→ Work to complete
The exercise calls for every entry that follows to be repeated exactly.

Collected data
▬▬▬
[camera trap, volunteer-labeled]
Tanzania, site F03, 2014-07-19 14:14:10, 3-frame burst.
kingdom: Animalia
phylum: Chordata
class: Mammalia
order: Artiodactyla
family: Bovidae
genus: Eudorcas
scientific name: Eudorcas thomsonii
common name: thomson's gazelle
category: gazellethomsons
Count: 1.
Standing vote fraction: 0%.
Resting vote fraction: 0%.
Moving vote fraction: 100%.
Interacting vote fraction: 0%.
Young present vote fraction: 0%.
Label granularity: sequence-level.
▬▬▬
→ Result for this task
[camera trap, volunteer-labeled]
Tanzania, site F03, 2014-07-19 14:14:10, 3-frame burst.
kingdom: Animalia
phylum: Chordata
class: Mammalia
order: Artiodactyla
family: Bovidae
genus: Eudorcas
scientific name: Eudorcas thomsonii
common name: thomson's gazelle
category: gazellethomsons
Count: 1.
Standing vote fraction: 0%.
Resting vote fraction: 0%.
Moving vote fraction: 100%.
Interacting vote fraction: 0%.
Young present vote fraction: 0%.
Label granularity: sequence-level.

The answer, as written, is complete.